Straks de kastinhoud, eerst de buitenkant. Het front heeft een blauwe display waarop staat aangegeven hoe hoog het volume is opgeschroefd, of welke ingang actief is. Twee toetsen voor het volume up/down, twee toetsen voor ingangkeuze. Een enkele toets voor aan/standby. Los van het gegraveerde logo is dat de hele voorkant. De achterkant van de versterker is niet veel imposanter. Aan/uit schakelaar, netentree, één paar luidsprekerklemmen, vier ingangen en een uitgang. De kast is zwart en aan de zijkanten vinden we houten panelen. Het is geen schoonheid, net zo min als de vrijwel identiek ogende cd speler. Typisch een functionele versterker van een techneut en muziekliefhebber, niet `behandeld` door een marketingafdeling.
Door een zestal schroeven los te draaien kan de kap eraf. Goed te zien is de opbouw met modules, die samen met de diverse voedingen de versterker vormen.Van voor naar achter. De volumeregeling en ingangselectie bestaan uit Omron relais, die zowel de ingang schakelen als onderdeel vormen van de met Dale weerstanden opgebouwde signaalverzwakker. De aanwezige microprocessor zit niet in de signaalweg en schakelt uit als er geen commando via de druktoetsen op de voorkant of via een afstandsbediening wordt gegeven. Het muzieksignaal gaat via een afgeschermde kabel naar de eerste versterkertrap. Een ontwikkeling van Tentlabs en Audiomagic samen, bestaande uit een eenvoudige versterkertrap met aan elke kant een ECC88 buisje. Netjes via potmeters instelbaar op de juiste stroom. Het signaal uit de buis, met een hoge uitgangsimpedantie, is geleid naar een interstage transformator. Veel ontwerpers kiezen hier een kathodevolger en koppelen zo de buis aan de eindtrap. Volgens de filosofie van Tentlabs en Audiomagic kun je dat beter via een trafo doen. De trafo heeft een verhouding van 5:1 (een versterking van 6x) en gaat uit met 150 Ohm. Daarachter vormen twee Hypex UCD400HG modules de vermogensversterker. Geheel werkend in de energiezuinige klasse D schakeling. De modules zoals Hypex die levert worden ontdaan van de versterkende opamps aan de ingang. Die zijn namelijk niet meer nodig, omdat er voldoende signaal uit de interstages komt. De modules zijn rechtstreeks aan de luidsprekerklemmen gekoppeld.

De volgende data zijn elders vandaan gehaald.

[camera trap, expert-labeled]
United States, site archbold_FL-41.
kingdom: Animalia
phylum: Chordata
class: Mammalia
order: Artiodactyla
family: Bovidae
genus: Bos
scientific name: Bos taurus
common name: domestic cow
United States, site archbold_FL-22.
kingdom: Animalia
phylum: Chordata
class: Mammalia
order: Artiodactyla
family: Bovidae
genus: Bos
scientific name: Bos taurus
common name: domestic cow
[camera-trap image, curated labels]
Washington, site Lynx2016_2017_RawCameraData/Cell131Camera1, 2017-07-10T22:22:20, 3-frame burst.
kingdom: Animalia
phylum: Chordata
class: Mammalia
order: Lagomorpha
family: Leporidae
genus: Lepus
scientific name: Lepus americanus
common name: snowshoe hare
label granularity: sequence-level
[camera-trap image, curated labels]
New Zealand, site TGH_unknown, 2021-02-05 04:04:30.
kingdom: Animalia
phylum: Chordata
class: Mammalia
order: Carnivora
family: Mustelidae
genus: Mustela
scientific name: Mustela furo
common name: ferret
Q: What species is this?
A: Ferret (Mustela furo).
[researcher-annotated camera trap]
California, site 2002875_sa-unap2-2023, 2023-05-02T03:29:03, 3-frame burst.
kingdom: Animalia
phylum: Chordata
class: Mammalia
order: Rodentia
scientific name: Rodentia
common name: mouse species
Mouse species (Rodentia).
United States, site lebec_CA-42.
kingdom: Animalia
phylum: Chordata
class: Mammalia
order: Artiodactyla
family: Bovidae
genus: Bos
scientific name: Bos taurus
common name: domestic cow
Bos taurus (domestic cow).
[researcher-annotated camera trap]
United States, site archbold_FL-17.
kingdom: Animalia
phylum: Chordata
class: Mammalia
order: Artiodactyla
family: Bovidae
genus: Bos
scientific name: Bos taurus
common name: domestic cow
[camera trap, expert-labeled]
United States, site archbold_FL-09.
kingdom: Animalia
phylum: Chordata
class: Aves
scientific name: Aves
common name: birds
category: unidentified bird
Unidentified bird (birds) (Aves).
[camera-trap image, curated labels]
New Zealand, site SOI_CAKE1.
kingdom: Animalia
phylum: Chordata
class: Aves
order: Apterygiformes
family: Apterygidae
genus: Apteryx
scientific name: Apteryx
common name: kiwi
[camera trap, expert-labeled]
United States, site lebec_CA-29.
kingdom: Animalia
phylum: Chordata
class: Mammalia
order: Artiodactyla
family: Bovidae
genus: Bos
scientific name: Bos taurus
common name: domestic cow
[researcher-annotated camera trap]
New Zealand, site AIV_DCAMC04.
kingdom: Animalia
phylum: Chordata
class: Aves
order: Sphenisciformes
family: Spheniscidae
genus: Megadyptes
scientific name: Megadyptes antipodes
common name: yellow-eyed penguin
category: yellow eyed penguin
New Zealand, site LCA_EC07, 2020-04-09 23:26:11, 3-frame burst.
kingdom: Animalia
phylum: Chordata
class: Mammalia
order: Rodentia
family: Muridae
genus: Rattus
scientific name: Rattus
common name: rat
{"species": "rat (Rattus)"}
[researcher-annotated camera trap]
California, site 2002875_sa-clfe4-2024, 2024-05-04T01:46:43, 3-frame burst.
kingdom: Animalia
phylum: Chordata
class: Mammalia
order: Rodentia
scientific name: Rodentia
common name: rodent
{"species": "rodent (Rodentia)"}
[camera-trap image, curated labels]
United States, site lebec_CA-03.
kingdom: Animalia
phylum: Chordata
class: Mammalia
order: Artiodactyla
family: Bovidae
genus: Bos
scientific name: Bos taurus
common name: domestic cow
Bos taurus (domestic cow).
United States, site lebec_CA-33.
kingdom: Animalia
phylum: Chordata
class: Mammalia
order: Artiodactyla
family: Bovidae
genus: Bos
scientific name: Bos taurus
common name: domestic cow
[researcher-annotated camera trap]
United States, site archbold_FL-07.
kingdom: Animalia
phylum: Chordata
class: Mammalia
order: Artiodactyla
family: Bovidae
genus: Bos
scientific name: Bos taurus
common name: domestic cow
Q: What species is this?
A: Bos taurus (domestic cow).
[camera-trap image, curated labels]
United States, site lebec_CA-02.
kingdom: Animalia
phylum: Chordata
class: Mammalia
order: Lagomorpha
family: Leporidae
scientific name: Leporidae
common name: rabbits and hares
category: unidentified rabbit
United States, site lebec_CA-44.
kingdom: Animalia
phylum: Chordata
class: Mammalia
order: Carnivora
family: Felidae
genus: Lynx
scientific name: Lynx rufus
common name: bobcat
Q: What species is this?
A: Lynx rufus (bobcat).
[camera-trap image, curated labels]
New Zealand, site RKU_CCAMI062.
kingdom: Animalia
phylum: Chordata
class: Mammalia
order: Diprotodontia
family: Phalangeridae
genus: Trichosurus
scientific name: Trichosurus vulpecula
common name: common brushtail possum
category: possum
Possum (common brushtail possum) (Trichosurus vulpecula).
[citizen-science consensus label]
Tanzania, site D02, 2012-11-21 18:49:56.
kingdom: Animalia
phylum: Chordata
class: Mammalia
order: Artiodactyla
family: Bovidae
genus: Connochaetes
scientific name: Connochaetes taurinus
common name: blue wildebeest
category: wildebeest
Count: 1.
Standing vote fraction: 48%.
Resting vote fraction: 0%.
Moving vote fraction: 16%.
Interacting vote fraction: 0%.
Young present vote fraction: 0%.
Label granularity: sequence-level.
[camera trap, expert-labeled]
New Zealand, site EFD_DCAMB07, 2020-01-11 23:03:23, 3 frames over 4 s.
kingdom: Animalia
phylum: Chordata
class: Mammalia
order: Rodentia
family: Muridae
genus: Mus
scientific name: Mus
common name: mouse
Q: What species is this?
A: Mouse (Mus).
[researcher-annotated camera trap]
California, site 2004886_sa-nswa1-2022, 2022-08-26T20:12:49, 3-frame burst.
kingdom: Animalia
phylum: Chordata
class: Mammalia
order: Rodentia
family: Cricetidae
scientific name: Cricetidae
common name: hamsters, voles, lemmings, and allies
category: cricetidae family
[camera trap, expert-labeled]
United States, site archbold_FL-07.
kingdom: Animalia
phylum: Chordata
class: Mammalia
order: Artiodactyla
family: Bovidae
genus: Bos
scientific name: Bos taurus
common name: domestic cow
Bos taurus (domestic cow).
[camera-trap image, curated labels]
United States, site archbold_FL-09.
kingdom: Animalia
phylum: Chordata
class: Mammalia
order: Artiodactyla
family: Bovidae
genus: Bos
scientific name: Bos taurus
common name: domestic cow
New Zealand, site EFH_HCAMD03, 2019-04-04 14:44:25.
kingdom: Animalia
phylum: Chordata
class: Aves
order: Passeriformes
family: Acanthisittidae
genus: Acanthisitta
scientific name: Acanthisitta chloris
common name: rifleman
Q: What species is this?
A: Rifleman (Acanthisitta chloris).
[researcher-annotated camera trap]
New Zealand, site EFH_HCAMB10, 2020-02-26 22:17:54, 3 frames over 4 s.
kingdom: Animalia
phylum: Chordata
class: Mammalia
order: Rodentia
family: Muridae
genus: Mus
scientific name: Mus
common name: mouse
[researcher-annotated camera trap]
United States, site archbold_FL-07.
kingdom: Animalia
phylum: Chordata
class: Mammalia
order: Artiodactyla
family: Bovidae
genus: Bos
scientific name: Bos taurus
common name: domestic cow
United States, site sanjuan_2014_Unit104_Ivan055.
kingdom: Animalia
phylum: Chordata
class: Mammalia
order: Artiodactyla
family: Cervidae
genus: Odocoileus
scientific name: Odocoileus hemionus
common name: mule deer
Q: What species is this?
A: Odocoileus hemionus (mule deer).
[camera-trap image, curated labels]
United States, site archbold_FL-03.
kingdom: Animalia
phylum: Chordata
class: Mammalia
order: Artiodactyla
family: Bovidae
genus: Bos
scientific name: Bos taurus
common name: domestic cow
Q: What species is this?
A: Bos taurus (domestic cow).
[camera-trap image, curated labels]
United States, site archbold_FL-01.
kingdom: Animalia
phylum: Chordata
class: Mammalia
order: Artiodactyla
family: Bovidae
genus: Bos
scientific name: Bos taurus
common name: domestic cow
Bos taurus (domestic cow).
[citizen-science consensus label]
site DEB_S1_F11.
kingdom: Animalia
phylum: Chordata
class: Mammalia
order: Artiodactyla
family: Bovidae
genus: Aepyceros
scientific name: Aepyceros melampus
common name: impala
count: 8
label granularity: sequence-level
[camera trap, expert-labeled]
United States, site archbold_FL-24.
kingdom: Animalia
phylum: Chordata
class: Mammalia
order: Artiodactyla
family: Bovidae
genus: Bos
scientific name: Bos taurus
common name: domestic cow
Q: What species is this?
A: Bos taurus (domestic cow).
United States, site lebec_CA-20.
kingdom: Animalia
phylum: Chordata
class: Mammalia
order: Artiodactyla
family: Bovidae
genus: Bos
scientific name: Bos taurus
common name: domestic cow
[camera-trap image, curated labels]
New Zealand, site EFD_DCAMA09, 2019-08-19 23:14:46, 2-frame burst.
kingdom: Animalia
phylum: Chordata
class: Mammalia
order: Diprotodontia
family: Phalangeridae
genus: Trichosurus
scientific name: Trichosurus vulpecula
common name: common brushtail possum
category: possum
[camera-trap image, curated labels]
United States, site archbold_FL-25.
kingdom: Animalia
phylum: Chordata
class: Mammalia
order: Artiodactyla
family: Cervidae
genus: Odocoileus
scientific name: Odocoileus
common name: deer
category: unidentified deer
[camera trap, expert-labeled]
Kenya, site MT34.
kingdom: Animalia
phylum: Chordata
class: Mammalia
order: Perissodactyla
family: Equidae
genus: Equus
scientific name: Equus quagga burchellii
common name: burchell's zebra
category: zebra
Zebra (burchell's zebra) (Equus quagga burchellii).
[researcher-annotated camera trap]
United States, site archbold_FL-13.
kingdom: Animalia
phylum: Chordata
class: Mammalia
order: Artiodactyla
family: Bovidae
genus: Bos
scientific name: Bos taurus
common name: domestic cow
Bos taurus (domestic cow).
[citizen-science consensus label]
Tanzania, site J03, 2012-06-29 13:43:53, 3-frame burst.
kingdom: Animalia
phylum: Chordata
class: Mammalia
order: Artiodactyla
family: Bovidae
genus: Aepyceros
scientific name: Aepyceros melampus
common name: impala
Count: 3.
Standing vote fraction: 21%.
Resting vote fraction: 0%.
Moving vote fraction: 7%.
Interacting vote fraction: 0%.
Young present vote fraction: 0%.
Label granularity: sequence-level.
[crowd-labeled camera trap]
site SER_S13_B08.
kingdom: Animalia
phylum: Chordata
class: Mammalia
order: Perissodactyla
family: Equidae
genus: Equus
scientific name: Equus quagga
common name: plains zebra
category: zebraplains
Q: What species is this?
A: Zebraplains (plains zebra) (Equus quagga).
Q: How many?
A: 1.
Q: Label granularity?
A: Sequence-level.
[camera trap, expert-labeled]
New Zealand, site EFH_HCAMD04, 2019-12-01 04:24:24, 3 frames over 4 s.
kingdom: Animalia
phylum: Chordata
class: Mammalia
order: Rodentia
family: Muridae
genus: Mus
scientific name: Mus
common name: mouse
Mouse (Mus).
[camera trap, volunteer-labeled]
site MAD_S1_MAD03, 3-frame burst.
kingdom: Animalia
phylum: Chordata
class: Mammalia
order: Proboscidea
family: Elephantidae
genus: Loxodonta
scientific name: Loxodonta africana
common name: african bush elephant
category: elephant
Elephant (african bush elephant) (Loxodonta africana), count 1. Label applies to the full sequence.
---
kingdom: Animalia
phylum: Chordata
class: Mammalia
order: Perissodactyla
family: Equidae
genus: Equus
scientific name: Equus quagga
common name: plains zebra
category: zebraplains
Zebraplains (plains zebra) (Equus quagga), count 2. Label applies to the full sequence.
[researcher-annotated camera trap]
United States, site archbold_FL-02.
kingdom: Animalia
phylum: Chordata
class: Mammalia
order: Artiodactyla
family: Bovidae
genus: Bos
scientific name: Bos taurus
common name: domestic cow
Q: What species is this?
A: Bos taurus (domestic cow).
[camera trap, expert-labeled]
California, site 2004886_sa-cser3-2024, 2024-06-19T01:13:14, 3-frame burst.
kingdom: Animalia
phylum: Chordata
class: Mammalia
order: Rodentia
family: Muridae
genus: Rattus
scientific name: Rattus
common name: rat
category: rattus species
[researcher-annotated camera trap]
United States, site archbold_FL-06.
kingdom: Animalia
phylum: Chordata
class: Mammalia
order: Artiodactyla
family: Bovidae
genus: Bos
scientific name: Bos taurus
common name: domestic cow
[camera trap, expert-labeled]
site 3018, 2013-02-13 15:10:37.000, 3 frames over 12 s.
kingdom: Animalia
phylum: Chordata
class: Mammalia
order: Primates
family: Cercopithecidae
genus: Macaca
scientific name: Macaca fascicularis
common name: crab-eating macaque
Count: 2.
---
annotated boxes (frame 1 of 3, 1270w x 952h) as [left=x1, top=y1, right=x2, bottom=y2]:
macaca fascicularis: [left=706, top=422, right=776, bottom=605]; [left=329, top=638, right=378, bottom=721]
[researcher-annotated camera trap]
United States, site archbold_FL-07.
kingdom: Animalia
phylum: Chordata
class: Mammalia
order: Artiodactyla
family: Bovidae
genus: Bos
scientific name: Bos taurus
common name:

Elke versterker is zo goed als zijn voeding. Er wordt wel eens gezegd dat je niet naar de klank van een versterker luistert, maar naar de klank van de voeding. De voeding van de volumeregeling/ingangkeuze is niet erg kritisch, immers die volumeregeling is geheel passief en verzwakt alleen maar. De eerste versterkertrap heeft de beschikking over een eigen ringkerntransformator, een buisgelijkrichter (6X4 buis) en een hybride stabilisator (FET met de buis samen). De voeding is gelijkstroom gekoppeld en maakt het gebruik van een ontkoppelcondensator in de eerste versterkertrap overbodig. De UCD400HG modules hebben elk een eigen 300 VA ringkerntransformator en een eigen voedingsprint ter beschikking. Deze UCD-module kan maximaal 400 Watt leveren aan een 4 Ohm luidspreker, maar dan kun je geen impedantie onder de 4 Ohm aansturen. Tentlabs heeft om die reden gekozen voor een lagere voedingsspanning met behoud van een hoge stroomafgifte. Dat garandeert een stroomreserve tot 20A per kanaal en daarom zullen zelfs luidsprekers met een impedantie, die onder de 4 Ohm duikt, goed werken. Het netto vermogen per kanaal komt op `slechts` 230 Watt continu. Uiteraard is er zelfs op hoog vermogen nauwelijks warmteontwikkeling vanwege de gebruikte klasse D schakeltechniek. Het rendement van de versterker is enorm, al doen de buizen dat rendement een beetje teniet. Tenslotte twee laatste technische opmerkingen: de lay-out van de printplaten is zodanig gekozen dat storingen (RF) en emissie (EMC) geen kans maken. De volumeregeling is door de gebruiker zelf te programmeren met RC5 en sommige Sony codes.